With the industry reducing the deepwater development breakeven price toward less than $50/bbl, Powell added that further advances in seismic would help achieve better success rates, while a “direct enabler” for further developments would be the increasing amounts of deepwater infrastructure, allowing easier connection of discoveries to existing networks.

New Play Concepts
New geological concepts such as that proven by Shell in the eastern Gulf of Mexico on its Norphlet Trend would continue to allow access to fresh reserves, she added. The Jurassic period formation already has produced sizeable deepwater discoveries for the operator such as the Appomattox, Vicksburg and Rydberg fields.

“Who would have thought just a few years ago that the eolian and fluvial sands would have produced these?” she said. But it produces tangible results and investment. Shell is of course in the midst of developing its Appomattox Field, which will be produced by a semisubmersible production facility linked to a subsea system with six drill centers, 15 producing wells and five water injection wells.

Bertelli also reminded the EAGE audience that today’s lower oil price level was actually the long-term norm. “Before that period of high prices the industry had been working at lower price levels, and everybody was happy,” he said. “What changed during the high price period was the cost. Now the price has dropped—it’s currently 50% less than it was last year—but the average cost drop is about 25%, no more than that. So there’s a big gap between the price of the oil and the cost. We cannot control the price, but we can control our costs, so we need to work together to further lower industry costs and reset the cost structure.”

Powell did highlight emerging evidence that the industry is turning the corner on costs. “I have been very encouraged by how we have cut drilling costs, with deepwater wells, for example, now being drilled for much less than $100 million per well in some parts of the world. It’s also about efficiency, about how many days it now takes to drill those wells. We are still not drilling enough at present, but we are now doing it very efficiently.”

Windfall Projects

Tim Dodson, Statoil’s executive vice president of exploration, reflected on how the industry had largely used the period of higher oil prices to develop and produce older discoveries as “windfall projects” that previously had not been economic to develop.

There is a need now to acquire assets, he said, as companies cannot replace their produced reserves through exploration alone. But it will be crucial that those companies ensure they acquire the right quality of asset. Although relatively little merger and acquisition activity is happening at present, said Dodson, “I think we will see more in this ‘lower for longer’ situation.”

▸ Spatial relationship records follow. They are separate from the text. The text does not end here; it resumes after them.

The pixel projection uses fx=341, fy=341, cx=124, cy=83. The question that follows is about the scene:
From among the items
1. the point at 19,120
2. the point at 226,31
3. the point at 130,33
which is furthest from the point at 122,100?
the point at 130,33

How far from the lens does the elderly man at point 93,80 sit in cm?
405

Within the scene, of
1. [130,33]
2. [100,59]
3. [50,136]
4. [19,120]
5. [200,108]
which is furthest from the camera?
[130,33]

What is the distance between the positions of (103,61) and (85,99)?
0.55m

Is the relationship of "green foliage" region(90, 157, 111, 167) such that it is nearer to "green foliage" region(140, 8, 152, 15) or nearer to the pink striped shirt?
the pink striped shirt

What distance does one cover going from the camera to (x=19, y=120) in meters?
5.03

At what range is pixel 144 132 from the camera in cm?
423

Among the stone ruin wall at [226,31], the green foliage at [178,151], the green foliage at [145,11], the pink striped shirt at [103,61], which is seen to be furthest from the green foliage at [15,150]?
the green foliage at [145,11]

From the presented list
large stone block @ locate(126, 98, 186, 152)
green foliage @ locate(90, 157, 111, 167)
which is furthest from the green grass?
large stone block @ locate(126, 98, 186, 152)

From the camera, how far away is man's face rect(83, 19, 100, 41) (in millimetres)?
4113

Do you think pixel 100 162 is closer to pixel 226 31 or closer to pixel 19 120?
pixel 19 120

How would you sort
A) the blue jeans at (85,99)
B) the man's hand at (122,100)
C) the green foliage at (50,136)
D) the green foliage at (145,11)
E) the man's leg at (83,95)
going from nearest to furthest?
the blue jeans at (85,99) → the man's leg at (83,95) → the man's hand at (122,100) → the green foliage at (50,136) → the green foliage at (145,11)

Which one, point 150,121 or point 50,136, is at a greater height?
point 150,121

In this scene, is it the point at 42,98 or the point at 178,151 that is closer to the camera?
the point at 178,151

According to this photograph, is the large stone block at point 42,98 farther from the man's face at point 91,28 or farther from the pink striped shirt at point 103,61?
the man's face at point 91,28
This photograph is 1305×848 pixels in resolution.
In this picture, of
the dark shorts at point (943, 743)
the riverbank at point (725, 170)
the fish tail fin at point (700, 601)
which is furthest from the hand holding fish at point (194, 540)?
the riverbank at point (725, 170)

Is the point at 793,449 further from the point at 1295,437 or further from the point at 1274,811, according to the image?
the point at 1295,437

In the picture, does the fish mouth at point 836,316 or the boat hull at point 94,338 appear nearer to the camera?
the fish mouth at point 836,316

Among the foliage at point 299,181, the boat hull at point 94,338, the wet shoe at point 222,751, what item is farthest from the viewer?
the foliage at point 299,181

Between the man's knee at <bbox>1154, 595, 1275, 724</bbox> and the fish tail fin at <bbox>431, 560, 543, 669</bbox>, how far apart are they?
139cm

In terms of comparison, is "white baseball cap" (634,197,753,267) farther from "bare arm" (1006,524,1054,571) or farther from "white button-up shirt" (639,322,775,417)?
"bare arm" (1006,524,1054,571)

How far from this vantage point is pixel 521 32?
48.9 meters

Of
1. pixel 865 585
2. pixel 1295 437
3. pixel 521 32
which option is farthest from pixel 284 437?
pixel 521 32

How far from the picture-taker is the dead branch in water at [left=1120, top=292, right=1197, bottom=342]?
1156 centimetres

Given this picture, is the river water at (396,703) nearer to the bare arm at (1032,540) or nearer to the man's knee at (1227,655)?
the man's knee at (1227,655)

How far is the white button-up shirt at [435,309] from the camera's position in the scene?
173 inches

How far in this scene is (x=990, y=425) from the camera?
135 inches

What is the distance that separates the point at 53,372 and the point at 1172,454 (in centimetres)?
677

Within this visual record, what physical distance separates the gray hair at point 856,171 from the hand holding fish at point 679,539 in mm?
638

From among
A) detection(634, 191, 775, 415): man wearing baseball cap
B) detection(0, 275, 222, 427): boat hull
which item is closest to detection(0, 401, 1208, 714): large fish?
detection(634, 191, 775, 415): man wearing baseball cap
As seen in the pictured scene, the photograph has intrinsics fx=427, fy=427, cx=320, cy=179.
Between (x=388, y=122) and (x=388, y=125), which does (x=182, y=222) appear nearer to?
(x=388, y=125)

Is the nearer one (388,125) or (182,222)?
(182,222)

What the industry is really lacking, he added, was “enough new good ideas. We can easily get swamped by the need for efficiency and controlling costs. But how can we come up with more and better ideas?”

BP Backing Deep Water

Their beliefs were backed up elsewhere by BP’s upstream head Bernard Looney, speaking at an investor event in Baku, Azerbaijan.

He highlighted the company’s Mad Dog Phase 2 project’s dramatic reduction in forecast development costs so far from originally about $20 billion in 2012 to currently less than half that figure. The expected solution for Mad Dog Phase 2 is now a 140,000-bbl/d semisubmersible facility rather than the original giant production spar, with the semisubmersible to be connected to 29 subsea wells and five drill centers.

Working with partners BHP Billiton and Chevron, BP has used new project phasing, simpler optimized design and equipment, and repeat solutions instead of bespoke ones to reduce the cost. The company is still rebidding other key contracts associated with the project ahead of sanction, which could come by year-end 2016. “You can see what it was just two years ago, what similar equipment on Atlantis was built for 10 years ago, and where we are now,” he said. “That’s a huge saving. And every element of the project is going through this degree of rigorous challenge.”

Looney added, “Some people say that deep water is finished. We have a very different view. Based on our current calculations, Mad Dog will break even around the $40 per barrel mark.”